**DATA SUPPLIED**
"""
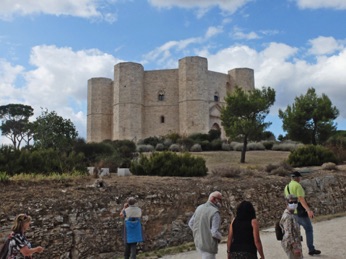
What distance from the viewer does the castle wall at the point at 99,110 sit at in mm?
A: 53094

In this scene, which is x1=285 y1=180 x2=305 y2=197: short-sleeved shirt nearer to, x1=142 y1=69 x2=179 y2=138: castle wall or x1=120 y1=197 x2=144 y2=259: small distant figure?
x1=120 y1=197 x2=144 y2=259: small distant figure

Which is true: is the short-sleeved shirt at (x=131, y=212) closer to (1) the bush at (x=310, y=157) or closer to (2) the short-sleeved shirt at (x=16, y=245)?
(2) the short-sleeved shirt at (x=16, y=245)

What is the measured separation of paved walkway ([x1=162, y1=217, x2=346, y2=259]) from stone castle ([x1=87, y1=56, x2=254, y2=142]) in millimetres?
37671

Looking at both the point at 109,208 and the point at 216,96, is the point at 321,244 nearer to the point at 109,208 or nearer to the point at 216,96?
the point at 109,208

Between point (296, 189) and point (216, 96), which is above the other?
point (216, 96)

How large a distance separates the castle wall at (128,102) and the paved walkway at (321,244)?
129 ft

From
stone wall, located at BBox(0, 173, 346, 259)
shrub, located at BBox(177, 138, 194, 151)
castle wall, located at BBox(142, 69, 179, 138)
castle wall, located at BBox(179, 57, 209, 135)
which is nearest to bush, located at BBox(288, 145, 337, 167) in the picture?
stone wall, located at BBox(0, 173, 346, 259)

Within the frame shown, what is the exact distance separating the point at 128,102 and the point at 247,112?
83.9 ft

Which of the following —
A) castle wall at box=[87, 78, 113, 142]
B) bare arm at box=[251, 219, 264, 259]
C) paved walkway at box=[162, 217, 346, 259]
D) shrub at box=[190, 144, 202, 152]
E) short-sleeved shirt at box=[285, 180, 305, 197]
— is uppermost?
castle wall at box=[87, 78, 113, 142]

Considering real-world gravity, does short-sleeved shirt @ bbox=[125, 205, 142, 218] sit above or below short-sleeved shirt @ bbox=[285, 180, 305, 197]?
below

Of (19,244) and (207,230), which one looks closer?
(19,244)

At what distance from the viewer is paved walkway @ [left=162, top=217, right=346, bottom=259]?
7.22 meters

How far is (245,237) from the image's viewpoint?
4.81 m

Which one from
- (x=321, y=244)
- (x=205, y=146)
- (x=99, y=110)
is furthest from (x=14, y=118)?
(x=321, y=244)
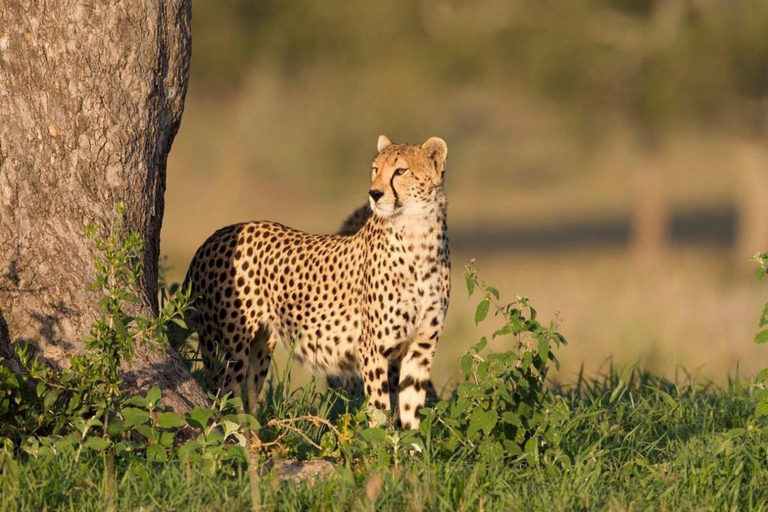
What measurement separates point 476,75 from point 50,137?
12280mm

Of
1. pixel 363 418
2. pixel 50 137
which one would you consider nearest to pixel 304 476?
pixel 363 418

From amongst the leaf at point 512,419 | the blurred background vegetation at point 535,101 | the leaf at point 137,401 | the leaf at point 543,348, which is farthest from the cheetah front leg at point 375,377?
the blurred background vegetation at point 535,101

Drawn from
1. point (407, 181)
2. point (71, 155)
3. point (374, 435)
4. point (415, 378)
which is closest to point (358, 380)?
point (415, 378)

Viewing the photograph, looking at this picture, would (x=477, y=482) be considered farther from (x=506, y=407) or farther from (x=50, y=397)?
(x=50, y=397)

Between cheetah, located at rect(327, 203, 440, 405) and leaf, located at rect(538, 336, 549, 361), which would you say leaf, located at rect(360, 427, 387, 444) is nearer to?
leaf, located at rect(538, 336, 549, 361)

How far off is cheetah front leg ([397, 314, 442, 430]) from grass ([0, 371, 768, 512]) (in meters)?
0.82

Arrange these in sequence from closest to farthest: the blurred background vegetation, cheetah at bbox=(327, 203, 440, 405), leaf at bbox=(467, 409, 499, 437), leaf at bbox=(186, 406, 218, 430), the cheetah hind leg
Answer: leaf at bbox=(186, 406, 218, 430) < leaf at bbox=(467, 409, 499, 437) < the cheetah hind leg < cheetah at bbox=(327, 203, 440, 405) < the blurred background vegetation

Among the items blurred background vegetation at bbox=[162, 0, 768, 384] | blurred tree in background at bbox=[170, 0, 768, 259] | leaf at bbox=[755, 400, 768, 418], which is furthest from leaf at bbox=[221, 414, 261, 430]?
blurred tree in background at bbox=[170, 0, 768, 259]

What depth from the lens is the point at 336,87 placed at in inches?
669

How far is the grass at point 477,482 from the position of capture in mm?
3680

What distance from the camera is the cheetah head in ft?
17.1

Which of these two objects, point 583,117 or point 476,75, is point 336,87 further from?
point 583,117

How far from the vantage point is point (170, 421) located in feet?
13.2

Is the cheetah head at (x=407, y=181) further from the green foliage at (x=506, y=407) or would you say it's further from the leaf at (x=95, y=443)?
the leaf at (x=95, y=443)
"""
Write the listing out a second time exactly, dropping all images.

**ANSWER TO THE PROBLEM**
What distance from the viewer does the castle wall at the point at 99,110 sit at in mm?
A: 53094

In this scene, which is x1=285 y1=180 x2=305 y2=197: short-sleeved shirt nearer to, x1=142 y1=69 x2=179 y2=138: castle wall or x1=120 y1=197 x2=144 y2=259: small distant figure?
x1=120 y1=197 x2=144 y2=259: small distant figure

Which is true: is the short-sleeved shirt at (x=131, y=212) closer to (1) the bush at (x=310, y=157) or closer to (2) the short-sleeved shirt at (x=16, y=245)?
(2) the short-sleeved shirt at (x=16, y=245)

What is the measured separation of paved walkway ([x1=162, y1=217, x2=346, y2=259]) from stone castle ([x1=87, y1=56, x2=254, y2=142]) in millimetres?
37671

Looking at both the point at 109,208 and the point at 216,96, is the point at 321,244 nearer to the point at 109,208 or nearer to the point at 216,96?
the point at 109,208

Between point (296, 189) and point (216, 96), which is above the other?
point (216, 96)

How large a distance separates the castle wall at (128,102) and the paved walkway at (321,244)?
129 ft

From
stone wall, located at BBox(0, 173, 346, 259)
shrub, located at BBox(177, 138, 194, 151)
castle wall, located at BBox(142, 69, 179, 138)
castle wall, located at BBox(179, 57, 209, 135)
which is nearest to bush, located at BBox(288, 145, 337, 167) in the picture?
stone wall, located at BBox(0, 173, 346, 259)

Within the frame shown, what is the exact distance separating the point at 128,102 and the point at 247,112?
83.9 ft

Which of the following —
A) castle wall at box=[87, 78, 113, 142]
B) bare arm at box=[251, 219, 264, 259]
C) paved walkway at box=[162, 217, 346, 259]
D) shrub at box=[190, 144, 202, 152]
E) short-sleeved shirt at box=[285, 180, 305, 197]
— is uppermost?
castle wall at box=[87, 78, 113, 142]

Considering real-world gravity, does short-sleeved shirt @ bbox=[125, 205, 142, 218] sit above or below short-sleeved shirt @ bbox=[285, 180, 305, 197]?
below

Of (19,244) and (207,230), which one looks closer?
(19,244)

At what distance from the viewer is paved walkway @ [left=162, top=217, right=346, bottom=259]?
7.22 meters

How far is (245,237) from the image's viewpoint?
4.81 m

Which one from
- (x=321, y=244)
- (x=205, y=146)
- (x=99, y=110)
is furthest from (x=14, y=118)?
(x=321, y=244)
What measurement separates point 476,75 from point 50,137?
12280mm

Of
1. pixel 363 418
2. pixel 50 137
which one would you consider nearest to pixel 304 476?
pixel 363 418

From amongst the leaf at point 512,419 | the blurred background vegetation at point 535,101 | the leaf at point 137,401 | the leaf at point 543,348, which is farthest from the cheetah front leg at point 375,377?
the blurred background vegetation at point 535,101

Drawn from
1. point (407, 181)
2. point (71, 155)
3. point (374, 435)
4. point (415, 378)
which is closest to point (358, 380)?
point (415, 378)

Viewing the photograph, looking at this picture, would (x=477, y=482) be considered farther from (x=506, y=407) or farther from (x=50, y=397)?
(x=50, y=397)

Between cheetah, located at rect(327, 203, 440, 405) and leaf, located at rect(538, 336, 549, 361), which would you say leaf, located at rect(360, 427, 387, 444) is nearer to?
leaf, located at rect(538, 336, 549, 361)

How far off is cheetah front leg ([397, 314, 442, 430]) from grass ([0, 371, 768, 512]) (in meters)?
0.82

Arrange these in sequence from closest to farthest: the blurred background vegetation, cheetah at bbox=(327, 203, 440, 405), leaf at bbox=(467, 409, 499, 437), leaf at bbox=(186, 406, 218, 430), the cheetah hind leg
Answer: leaf at bbox=(186, 406, 218, 430) < leaf at bbox=(467, 409, 499, 437) < the cheetah hind leg < cheetah at bbox=(327, 203, 440, 405) < the blurred background vegetation

Among the items blurred background vegetation at bbox=[162, 0, 768, 384] | blurred tree in background at bbox=[170, 0, 768, 259] | leaf at bbox=[755, 400, 768, 418], which is furthest from leaf at bbox=[221, 414, 261, 430]?
blurred tree in background at bbox=[170, 0, 768, 259]

What depth from the lens is the point at 336,87 placed at in inches?
669

How far is the grass at point 477,482 from the position of capture in mm?
3680

What distance from the camera is the cheetah head in ft?
17.1

Which of these two objects, point 583,117 or point 476,75, is point 336,87 further from?
point 583,117

How far from the vantage point is point (170, 421) located in feet?
13.2

Is the cheetah head at (x=407, y=181) further from the green foliage at (x=506, y=407) or would you say it's further from the leaf at (x=95, y=443)?
the leaf at (x=95, y=443)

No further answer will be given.